Description of Problem: We ran into performance problems running Oracle on the Red Hat 2.4.9 kernel (-13 but -21 has the same problem). We have managed to isolate the issue to a very small test program that can reproduce the problem. In a nutshell, once the buffer/page cache is filled (e.g. use dd to copy a file larger than memory), I/O to shm memory from a raw partition always incurs a swap I/O for the shm page. If the memory is obtained via malloc instead, this problem does not occur. Version-Release number of selected component (if applicable): Red Hat Linux 7.2, kernel 2.4.9-13 or -21. I'm sure that the 2.4.9-7 kernel has similar issues since they all use the 2.4.9-ac10 patch. How Reproducible: 100%. While there is free memory performance is identical. Once there is not, shm performance tanks. Steps to Reproduce: I have a small test program that reproduces the problem. 1. Attach a raw partition. 2. Use dd to copy a file larger than memory to pollute/fill the page/buffer cache. Wait for the buffers to be flushed and the system to quiesce. 3. Run the program that performs random reads from the raw partition to memory that is either malloced or shm memory. Even though the program was changed to do I/O to the same page every time, the performance with shm is 1/2 or worse that of the performance with malloc Actual Results: The I/O rate to the shm memory is 1/2 that of the malloced memory. If the raw partition is on a high-speed low latency drive (in our case an Imperial Technology Megaram FC ramdisk), the performance drops to 1/7 ! Expected Results: Performance should be the same regardless of the memory being obtained via SysV shm or malloc. This is the case with the Linus 2.4.9 kernel.org kernel. Additional Information: I will add the program as an attachment.

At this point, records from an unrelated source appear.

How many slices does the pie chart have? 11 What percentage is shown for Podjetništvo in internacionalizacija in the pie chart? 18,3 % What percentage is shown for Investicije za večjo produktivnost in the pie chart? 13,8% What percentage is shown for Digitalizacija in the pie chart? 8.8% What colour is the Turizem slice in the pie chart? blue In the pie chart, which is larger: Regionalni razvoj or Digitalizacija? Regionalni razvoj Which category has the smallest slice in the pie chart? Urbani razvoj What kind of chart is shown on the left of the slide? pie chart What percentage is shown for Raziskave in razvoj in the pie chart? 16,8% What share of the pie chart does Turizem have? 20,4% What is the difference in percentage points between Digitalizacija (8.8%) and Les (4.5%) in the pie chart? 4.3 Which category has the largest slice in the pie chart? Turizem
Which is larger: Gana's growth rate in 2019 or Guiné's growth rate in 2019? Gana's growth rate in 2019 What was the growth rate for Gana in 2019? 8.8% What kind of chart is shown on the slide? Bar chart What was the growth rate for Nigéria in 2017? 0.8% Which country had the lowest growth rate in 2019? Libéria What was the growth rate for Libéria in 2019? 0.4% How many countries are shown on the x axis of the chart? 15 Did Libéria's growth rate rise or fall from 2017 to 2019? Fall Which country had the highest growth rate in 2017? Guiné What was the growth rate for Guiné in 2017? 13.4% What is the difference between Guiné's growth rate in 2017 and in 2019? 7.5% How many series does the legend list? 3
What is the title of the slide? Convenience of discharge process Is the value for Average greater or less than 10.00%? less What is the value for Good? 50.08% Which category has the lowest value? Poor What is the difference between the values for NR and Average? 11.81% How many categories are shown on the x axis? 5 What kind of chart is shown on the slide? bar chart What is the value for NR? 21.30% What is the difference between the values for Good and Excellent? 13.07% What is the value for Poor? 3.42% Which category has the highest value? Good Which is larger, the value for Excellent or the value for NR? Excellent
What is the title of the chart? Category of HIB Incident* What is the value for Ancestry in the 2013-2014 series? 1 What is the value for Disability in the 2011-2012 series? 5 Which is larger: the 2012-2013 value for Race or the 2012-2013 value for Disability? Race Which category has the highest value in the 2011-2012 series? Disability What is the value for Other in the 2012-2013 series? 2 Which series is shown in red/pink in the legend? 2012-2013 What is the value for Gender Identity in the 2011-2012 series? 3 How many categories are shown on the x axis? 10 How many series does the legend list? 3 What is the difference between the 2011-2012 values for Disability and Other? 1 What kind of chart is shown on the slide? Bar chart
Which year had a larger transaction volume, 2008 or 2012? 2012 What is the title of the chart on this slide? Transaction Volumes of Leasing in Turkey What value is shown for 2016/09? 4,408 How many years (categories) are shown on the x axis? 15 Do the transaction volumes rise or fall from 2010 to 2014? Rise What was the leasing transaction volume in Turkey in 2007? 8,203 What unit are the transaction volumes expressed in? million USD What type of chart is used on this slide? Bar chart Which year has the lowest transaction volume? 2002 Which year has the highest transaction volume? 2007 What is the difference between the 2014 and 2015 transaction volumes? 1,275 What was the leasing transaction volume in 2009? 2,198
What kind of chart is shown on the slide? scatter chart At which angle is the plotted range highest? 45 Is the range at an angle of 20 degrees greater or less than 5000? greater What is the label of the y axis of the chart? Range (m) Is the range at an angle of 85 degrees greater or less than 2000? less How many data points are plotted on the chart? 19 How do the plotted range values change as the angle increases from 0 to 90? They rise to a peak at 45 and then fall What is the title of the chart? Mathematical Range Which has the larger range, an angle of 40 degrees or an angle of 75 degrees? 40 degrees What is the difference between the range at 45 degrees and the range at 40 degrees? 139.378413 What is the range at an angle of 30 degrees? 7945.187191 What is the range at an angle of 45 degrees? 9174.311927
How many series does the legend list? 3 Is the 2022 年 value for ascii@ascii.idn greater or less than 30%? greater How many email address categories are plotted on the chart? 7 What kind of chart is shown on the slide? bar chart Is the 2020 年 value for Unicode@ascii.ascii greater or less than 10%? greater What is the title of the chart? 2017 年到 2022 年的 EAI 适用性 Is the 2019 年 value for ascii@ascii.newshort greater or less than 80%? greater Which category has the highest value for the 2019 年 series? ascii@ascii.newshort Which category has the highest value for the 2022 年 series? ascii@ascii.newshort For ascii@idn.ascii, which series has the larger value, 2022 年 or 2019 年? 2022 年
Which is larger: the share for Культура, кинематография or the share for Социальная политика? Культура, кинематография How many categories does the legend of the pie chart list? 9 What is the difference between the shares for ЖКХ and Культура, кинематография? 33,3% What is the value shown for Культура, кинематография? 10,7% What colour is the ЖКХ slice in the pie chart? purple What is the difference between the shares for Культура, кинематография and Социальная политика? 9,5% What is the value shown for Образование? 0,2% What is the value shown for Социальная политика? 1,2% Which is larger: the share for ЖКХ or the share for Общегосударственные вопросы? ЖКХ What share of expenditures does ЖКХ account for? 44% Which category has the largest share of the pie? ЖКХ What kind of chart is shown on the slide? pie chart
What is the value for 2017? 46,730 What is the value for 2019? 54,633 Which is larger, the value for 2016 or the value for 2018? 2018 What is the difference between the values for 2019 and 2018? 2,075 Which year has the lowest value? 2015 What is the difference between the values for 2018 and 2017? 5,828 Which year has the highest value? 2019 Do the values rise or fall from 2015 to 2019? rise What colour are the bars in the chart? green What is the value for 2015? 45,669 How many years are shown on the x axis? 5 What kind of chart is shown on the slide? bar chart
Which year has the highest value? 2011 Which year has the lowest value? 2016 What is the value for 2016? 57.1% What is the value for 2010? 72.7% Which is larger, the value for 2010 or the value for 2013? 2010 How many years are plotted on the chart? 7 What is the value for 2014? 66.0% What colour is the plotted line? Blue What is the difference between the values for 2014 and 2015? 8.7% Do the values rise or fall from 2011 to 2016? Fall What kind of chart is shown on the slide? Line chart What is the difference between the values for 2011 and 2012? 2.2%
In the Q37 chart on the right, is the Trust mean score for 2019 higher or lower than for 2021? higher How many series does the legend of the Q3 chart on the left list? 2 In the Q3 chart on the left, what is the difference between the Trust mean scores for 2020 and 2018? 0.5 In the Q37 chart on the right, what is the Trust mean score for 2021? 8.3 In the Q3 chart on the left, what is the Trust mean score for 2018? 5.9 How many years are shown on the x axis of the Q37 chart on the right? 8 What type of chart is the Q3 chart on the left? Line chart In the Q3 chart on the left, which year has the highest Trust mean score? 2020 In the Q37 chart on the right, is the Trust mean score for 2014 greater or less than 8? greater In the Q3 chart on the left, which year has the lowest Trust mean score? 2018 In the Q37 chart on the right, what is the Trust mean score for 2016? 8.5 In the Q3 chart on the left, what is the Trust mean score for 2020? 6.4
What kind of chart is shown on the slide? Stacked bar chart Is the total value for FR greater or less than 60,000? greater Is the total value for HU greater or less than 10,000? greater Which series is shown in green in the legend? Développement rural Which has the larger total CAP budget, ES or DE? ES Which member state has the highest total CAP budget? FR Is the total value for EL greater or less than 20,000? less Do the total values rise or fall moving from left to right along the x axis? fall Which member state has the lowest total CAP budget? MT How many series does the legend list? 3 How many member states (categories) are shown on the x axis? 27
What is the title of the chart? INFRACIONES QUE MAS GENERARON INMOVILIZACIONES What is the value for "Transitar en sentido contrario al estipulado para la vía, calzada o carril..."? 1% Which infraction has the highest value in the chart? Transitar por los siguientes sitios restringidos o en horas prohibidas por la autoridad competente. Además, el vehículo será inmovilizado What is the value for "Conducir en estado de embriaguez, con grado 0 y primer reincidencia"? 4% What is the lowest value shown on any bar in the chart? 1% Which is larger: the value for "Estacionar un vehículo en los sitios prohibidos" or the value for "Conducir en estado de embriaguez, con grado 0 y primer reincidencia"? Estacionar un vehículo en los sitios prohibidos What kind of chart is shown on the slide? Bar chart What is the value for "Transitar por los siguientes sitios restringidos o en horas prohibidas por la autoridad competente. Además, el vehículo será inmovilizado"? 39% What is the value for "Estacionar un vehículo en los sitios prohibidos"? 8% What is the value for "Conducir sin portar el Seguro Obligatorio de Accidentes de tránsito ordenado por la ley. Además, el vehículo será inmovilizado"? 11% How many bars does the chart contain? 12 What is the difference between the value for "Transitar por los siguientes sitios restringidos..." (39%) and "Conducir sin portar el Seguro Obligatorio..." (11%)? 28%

Created attachment 45480 [details] Test program.
The test program should be invoked on a raw partition setup using the raw command. Blocksize of 4096 (1 page) is fine. Number of blocks in the file depends on the size of the partition. We've used 32MB/512 for a raid which makes the workload effectively cache. Number of preads needs to be a decent size (50,000). The MALLOC numbers remain steady, the SHM numbers drop off once the page/buffer cache is populated.
I haven't looked at your program yet (that's next ;) but I just finished building a kernel with a "slightly differently tuned vm" http://people.redhat.com/arjanv/testkernels
Have you had a chance to test the test kernels?